[TASK GOAL] Count every line of the material that holds the string "https". Respond with the total only.

[DATA TO EXAMINE]
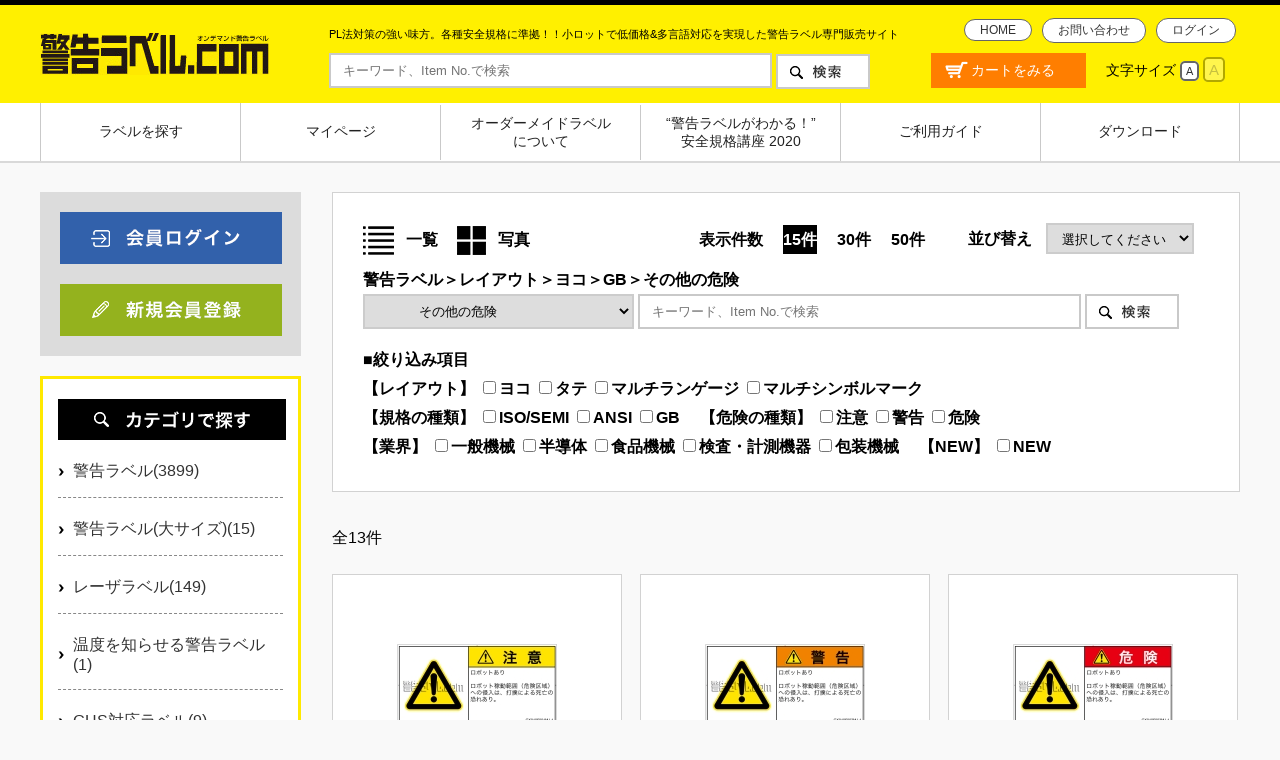

--- FILE ---
content_type: text/javascript
request_url: https://tracker.shanon-services.com/tracker/create_new_id?_ct=1768724883362&_camc=nkDocLuHQV-450
body_size: 122
content:
ShanonCAMGlobal = {
    newVID: 'GQFHGXHHce',
    newSID: 'feQFhGXHhCe-18',
    secureFlag: '0',
    useNewServer: '1'
};
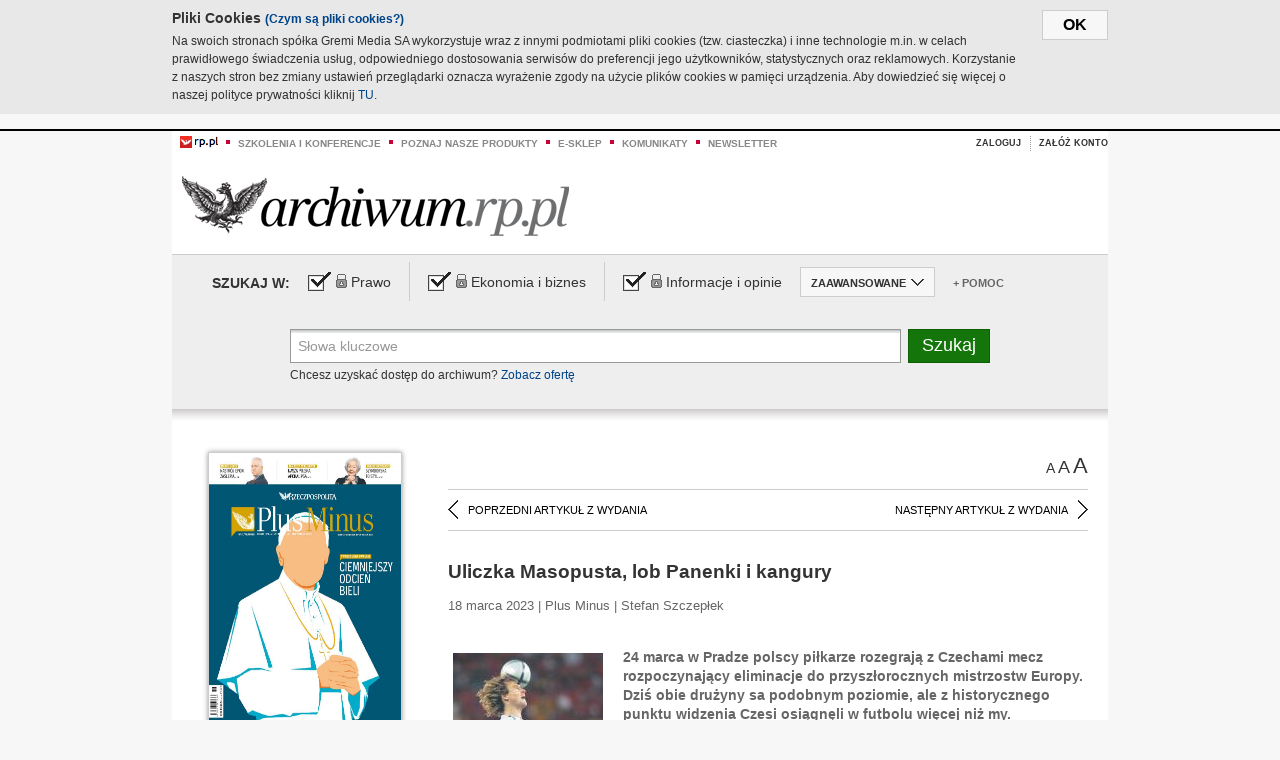

--- FILE ---
content_type: text/html;charset=UTF-8
request_url: https://archiwum.rp.pl/AjaxKalendarzyk?data=20230318&dataSelected=20230318
body_size: 873
content:
<div class="date_scroll"><input type='hidden' id='calendarDateSelected' value='2023/03/18' name='calendarDateSelected'><a class="cal-prev" onclick="ajax_change('2023/02/18');">&laquo;</a><ul class="clearfix"><li class="selectMonth"><select name="month" id="calendarMonthSelect" onchange="changeMonth(this.value)"><option value="01">styczeń</option><option value="02">luty</option><option value="03" selected >marzec</option><option value="04">kwiecień</option><option value="05">maj</option><option value="06">czerwiec</option><option value="07">lipiec</option><option value="08">sierpień</option><option value="09">wrzesień</option><option value="10">październik</option><option value="11">listopad</option><option value="12">grudzień</option></select><div class="customArrow"></div></li><li class="selectYear"><select name="year" id="calendarYearSelect" onchange="changeYear(this.value)"><option value="1993">1993</option><option value="1994">1994</option><option value="1995">1995</option><option value="1996">1996</option><option value="1997">1997</option><option value="1998">1998</option><option value="1999">1999</option><option value="2000">2000</option><option value="2001">2001</option><option value="2002">2002</option><option value="2003">2003</option><option value="2004">2004</option><option value="2005">2005</option><option value="2006">2006</option><option value="2007">2007</option><option value="2008">2008</option><option value="2009">2009</option><option value="2010">2010</option><option value="2011">2011</option><option value="2012">2012</option><option value="2013">2013</option><option value="2014">2014</option><option value="2015">2015</option><option value="2016">2016</option><option value="2017">2017</option><option value="2018">2018</option><option value="2019">2019</option><option value="2020">2020</option><option value="2021">2021</option><option value="2022">2022</option><option value="2023" selected >2023</option><option value="2024">2024</option><option value="2025">2025</option><option value="2026">2026</option></select><div class="customArrow"></div></li></ul><a class="cal-next" onclick="ajax_change('2023/04/18');">&raquo;</a></div><table><tr><th><span>Pn</span></th><th><span>Wt</span></th><th><span>Śr</span></th><th><span>Cz</span></th><th><span>Pt</span></th><th><span>Sb</span></th><th><span>Nd</span></th></tr><tr><td><span>&nbsp;</span></td><td><span>&nbsp;</span></td><td id="t1"><a href="/2023/03/01" >1</a></td><td id="t2"><a href="/2023/03/02" >2</a></td><td id="t3"><a href="/2023/03/03" >3</a></td><td id="t4"><a href="/2023/03/04" >4</a></td><td><span>5</span></td></tr><tr><td id="t6"><a href="/2023/03/06" >6</a></td><td id="t7"><a href="/2023/03/07" >7</a></td><td id="t8"><a href="/2023/03/08" >8</a></td><td id="t9"><a href="/2023/03/09" >9</a></td><td id="t10"><a href="/2023/03/10" >10</a></td><td id="t11"><a href="/2023/03/11" >11</a></td><td><span>12</span></td></tr><tr><td id="t13"><a href="/2023/03/13" >13</a></td><td id="t14"><a href="/2023/03/14" >14</a></td><td id="t15"><a href="/2023/03/15" >15</a></td><td id="t16"><a href="/2023/03/16" >16</a></td><td id="t17"><a href="/2023/03/17" >17</a></td><td class='selected'  id="t18"><a href="/2023/03/18" >18</a></td><td><span>19</span></td></tr><tr><td id="t20"><a href="/2023/03/20" >20</a></td><td id="t21"><a href="/2023/03/21" >21</a></td><td id="t22"><a href="/2023/03/22" >22</a></td><td id="t23"><a href="/2023/03/23" >23</a></td><td id="t24"><a href="/2023/03/24" >24</a></td><td id="t25"><a href="/2023/03/25" >25</a></td><td><span>26</span></td></tr><tr><td id="t27"><a href="/2023/03/27" >27</a></td><td id="t28"><a href="/2023/03/28" >28</a></td><td id="t29"><a href="/2023/03/29" >29</a></td><td id="t30"><a href="/2023/03/30" >30</a></td><td id="t31"><a href="/2023/03/31" >31</a></td><td><span>&nbsp;</span></td><td><span>&nbsp;</span></td></tr></table>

[ANSWER SPACE] 2